= Vorliegender Text =
Noach Flug wurde am 1. Januar 1925 in Lodz geboren. Dort erlebte er auch den Einmarsch der Deutschen 1939. Dort wurde er mit anderen Juden in ein Ghetto gepfercht, aus dem er im August 1944 mit 90 000 anderen  Lodzer Juden nach Auschwitz abtransportiert wurde. Nur ein Drittel von ihnen überlebte die Selektion an der Rampe in Auschwitz-Birkenau.


Es ist dieser Moment, der ihm am meisten in Erinnerung bleibt, ihn  bis heute am stärksten berührt: Die Ankunft in Auschwitz an dieser Rampe. Es ist der Moment, wo er seine Familie zum letzten Mal sieht. Das wusste er in diesem Moment noch nicht, aber nach zwei Tagen Aufenthalt  im Lager hatte er verstanden, was mit seinen Angehörigen  geschehen war: 120 Mitglieder zählte allein die engere Verwandtschaft. Nach dem Krieg hat Noach Flug in Lodz nur zwei seiner Verwandten wiedergefunden. 


So ist nachvollziehbar, dass Noach Flug sich nicht vorstellen konnte, dass er nach Auschwitz, nach dem Verlust seiner Eltern,  nach dem Aufenthalt im Außenlager Falkenberg Eule noch Schlimmeres erleben könnte. Es kam anders.

„Im Februar haben wir in Falkenberg schon die Artillerie gehört, die Front hat sich genähert. Am 23. Februar 1945 bekamen wir den Befehl, dass wir am nächsten Morgen um sechs Uhr das Lager räumen müssten.“


Es waren etwa sechshundert Häftlinge, die sich am nächsten Morgen frierend versammelten. Sie trugen ihre gestreiften Häftlingsanzüge, durch die der Wind pfiff. Die meisten hatten schlechte, kaputte Schuhe, manche nur Holzpantinen. Sie bekamen nichts mit auf den Weg, keine Verpflegung. Kein Wasser. „Und so haben wir angefangen zu marschieren, bei Schneeregen, von morgens um sechs bis spät abends. Wer nicht mitkam, wurde erschossen. Wer noch laufen konnte, versuchte zu zweit jemanden mitzuziehen, der nicht mehr die Kraft dazu hatte. So ging das ein paar Tage.“


Sie übernachteten in Scheunen oder in anderen kleinen Konzentrationslagern. An alle Stationen kann sich Noach Flug nicht mehr erinnern. Nach ein paar Tagen wurden die Häftlinge in offene Güterwaggons verladen. 
Doch ihre Lage in den Waggons wurde nicht besser.

Es gab weder zu essen noch zu trinken. Es gab keine Toiletten und keinen Schutz vor dem ständigen Schneeregen.

= Daten zur Auswertung =

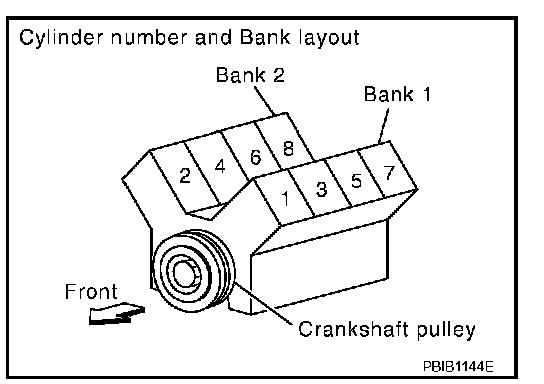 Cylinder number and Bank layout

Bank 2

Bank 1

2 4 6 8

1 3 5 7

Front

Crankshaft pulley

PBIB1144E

= Aufgabe =
Schreib den Text über Noach Flug im Anschluss an seinen letzten Satz weiter. Die Auflistung hat mit dem Text über Noach Flug nichts zu tun.

= Antwort =
Die Fahrt ging durch Tschechien. Dort erlebten die Häftlinge einen Moment der Mitmenschlichkeit. „In Tschechien sind wir an einer Station stehen geblieben. Wir sahen Leute, die zur Arbeit gingen. Da haben wir geschrieen. Gebt uns Wasser, gebt uns Brot. Sie haben uns zugeworfen, was sie gerade bei sich hatten: Wasserflaschen, Brot. Aber die SS wollte das nicht dulden und hat auf sie geschossen.“
Als der Transport nach neun oder zehn Tagen endlich seine Bestimmung  Ebensee, ein Außenlager von Mauthausen, erreichte, war ein Drittel der Gruppe tot: Erfroren, erschossen oder verhungert.
Glaubten die Häftlinge nun, endlich das Schlimmste hinter sich zu haben, so täuschten sie sich: Es kam noch schlimmer.

„Der Empfang in Ebensee war schrecklich. Wir mussten durch ein Spalier laufen, da standen Kapos und Sonderkommandos. Jeder von ihnen hatte einen Knüppel in der Hand und schlug auf uns ein.“ 
Viele der vollkommen geschwächten Männer schafften unter dem Hagel der Schläge  nicht bis zum Ende des Korridors.  Wer hinfiel und nicht mehr aufstand, wurde einfach  beiseite geschafft und auf einen Leichenhaufen geworfen. So erging es auch Noach Flug. Doch nachts kamen Freunde, um ihn zu suchen. Sie entdeckten ihn unter den Toten und gaben ihm etwas zu essen und zu trinken. So überlebte er. Am Ende dieses Tages lebte nur noch die Hälfte der Häftlinge, die in Falkenberg los marschiert waren.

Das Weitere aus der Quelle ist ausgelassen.